The Independent Commission on the College of the Future is supported by key organisations from across the FE and skills sector, including the Association of Colleges, Colleges Scotland, Colleges Wales, the colleges in Northern Ireland, City & Guilds, the Further Education Trust for Leadership (FETL), Jisc, NCFE, NOCN and Pearson.
The Commission will meet five times throughout the year and will be supported by an expert panel who will also feed into the process. The Commission will hold a range of roundtable and workshop events with a broad range of stakeholders across the UK throughout the year and will hold a number of public events. The Commission will be producing a final report with clear recommendations to be published in Spring 2020.
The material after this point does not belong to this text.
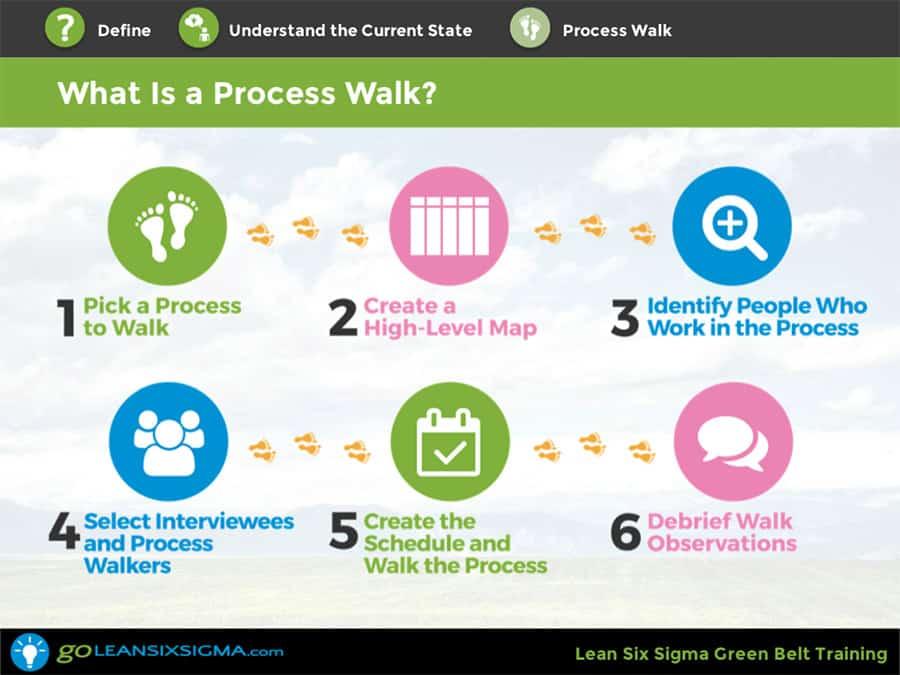 Green Belt Training - GoLeanSixSigma.com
Sir Ian Diamond, chair of the Independent Commission and Chair of Edinburgh College said:
“Colleges are a central part of our education systems right across the UK. But with so many critical challenges facing us, nationally and internationally – from changes in technology, aspirations, jobs and climate, to name just a few – colleges must take an ever more central place in public policy, as they are critically important for people and communities.
“The Independent Commission brings together a formidable team of experts and leaders to ask the fundamental questions about the role and place of colleges across all four corners of the UK. We will be putting forward clear recommendations, as we seek to ensure that colleges are able to play the critical role that they must – so that people have the right opportunities to get on in life, that no community is left behind, and that governments across the UK are able to meet the challenges of the future.”
Audrey Cumberford MBE, Principal and Chief Executive Edinburgh College said:
“The foundations for establishing the Commission were firmly grounded in a collective pride across our sector in the important and pivotal role that colleges play in local communities and regions across the UK. We also share an ambition to be bold and innovative, shaping a sector that is truly fit for the future - and the challenges and opportunities that we will undoubtedly face. The Commission has an exciting opportunity to create and articulate a powerful vision for the ‘college of the future’. “
Dr Stephen Farry, Former Minister for Employment and Learning, Northern Ireland said:
“Our colleges deliver opportunities and inclusion, and are often best placed to address the economic and social challenges faced by the nations and regions of the UK. They are central to our future.”
Matthew Fell, Chief UK Policy Director, CBI said:
“In a changing world of work, skills matter more than ever. That means the UK’s colleges and further education sector have a vital role to play in equipping students with the skills, knowledge, and capabilities to succeed. The CBI is pleased to be part of this Commission and looks forward to contributing to this important piece of work.”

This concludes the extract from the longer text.